Match each piece of Python syntax to what it does.

  • print('hello')
  • f'Pass: {rate:.1%}'
  • # this is a note
  • duration // 60
  • input('Name: ')

 

⚠️ Common mistakes

  • Lowercase true / false. Python uses True and False with capital first letters. if x == true: is a NameError. JavaScript and Java both lowercase these — don't carry the habit over.
  • Forgetting the f on a format string. Writing print("Pass rate: {pass_rate:.1%}") — without the leading f — prints the literal text {pass_rate:.1%} instead of the value. f-strings only work when prefixed with f.
  • Concatenating a number to a string. "Status: " + 200 raises TypeError. Either wrap the number in str(...) or, better, use an f-string: f"Status: {200}".

🎯 Practice task

Build a real Python summary tool. 20-30 minutes.

  1. In your python-for-qa folder, create a file run_report.py.

  2. Declare these variables at the top:

    • suite = "checkout-suite"
    • passed = 47
    • failed = 3
    • duration_seconds = 215 (pick whatever values you like)
  3. Calculate total = passed + failed.

  4. Use print and f-strings to produce this output (substituting your numbers):

    Suite: checkout-suite
    Total: 50 | Passed: 47 | Failed: 3
    Pass rate: 94.0%
    Duration: 3 min 35 sec
    

    Hints: :.1% for the pass rate, // and % for the minutes/seconds split.

  5. Run with python run_report.py. Confirm the output matches your inputs.
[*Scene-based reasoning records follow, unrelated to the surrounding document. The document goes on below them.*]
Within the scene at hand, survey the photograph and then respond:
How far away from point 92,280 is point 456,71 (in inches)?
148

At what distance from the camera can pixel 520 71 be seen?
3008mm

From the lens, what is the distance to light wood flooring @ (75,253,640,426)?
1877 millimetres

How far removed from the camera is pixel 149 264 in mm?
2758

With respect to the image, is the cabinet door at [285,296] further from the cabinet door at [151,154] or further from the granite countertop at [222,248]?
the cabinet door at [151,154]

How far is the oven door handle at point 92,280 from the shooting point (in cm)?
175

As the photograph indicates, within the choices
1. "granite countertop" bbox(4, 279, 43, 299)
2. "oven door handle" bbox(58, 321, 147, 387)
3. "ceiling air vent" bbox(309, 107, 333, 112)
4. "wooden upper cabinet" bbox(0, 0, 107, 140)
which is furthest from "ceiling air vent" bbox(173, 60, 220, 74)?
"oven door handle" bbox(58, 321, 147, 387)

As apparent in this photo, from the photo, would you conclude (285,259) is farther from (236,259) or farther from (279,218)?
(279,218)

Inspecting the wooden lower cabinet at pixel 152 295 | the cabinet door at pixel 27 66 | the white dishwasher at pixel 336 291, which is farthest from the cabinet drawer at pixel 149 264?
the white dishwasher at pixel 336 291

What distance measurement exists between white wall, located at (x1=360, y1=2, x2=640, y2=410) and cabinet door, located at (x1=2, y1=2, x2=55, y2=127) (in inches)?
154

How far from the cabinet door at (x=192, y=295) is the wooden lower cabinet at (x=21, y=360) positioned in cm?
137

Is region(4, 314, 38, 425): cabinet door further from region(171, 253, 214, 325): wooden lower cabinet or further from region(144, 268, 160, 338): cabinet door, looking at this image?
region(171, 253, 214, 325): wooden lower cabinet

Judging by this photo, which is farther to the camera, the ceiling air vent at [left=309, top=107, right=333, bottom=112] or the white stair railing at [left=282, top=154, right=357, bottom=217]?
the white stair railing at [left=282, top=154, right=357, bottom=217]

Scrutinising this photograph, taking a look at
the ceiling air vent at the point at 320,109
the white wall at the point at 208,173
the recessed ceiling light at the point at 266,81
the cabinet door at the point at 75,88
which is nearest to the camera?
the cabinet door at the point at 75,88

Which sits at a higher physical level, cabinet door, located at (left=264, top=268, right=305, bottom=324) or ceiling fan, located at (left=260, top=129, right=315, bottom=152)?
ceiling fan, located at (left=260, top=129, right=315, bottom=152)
  6. Add a final line that prints "⚠️ Some tests failed!" only if failed > 0 — but you'll need an if for that, which is the next lesson. For now: just hard-code the line and read on.

  7. Stretch: open a Python REPL (python3 with no filename) and try f-string format specifiers interactively:

    >>> f"{1/7:.4f}"
    >>> f"{1234567:,}"
    >>> f"{'Login':<15}|{'PASSED':>10}"

    Observe what each format option does. Exit with exit().

You now have the building blocks of every Python script. The next lesson formalises variables and types so the values inside your scripts stop being magic.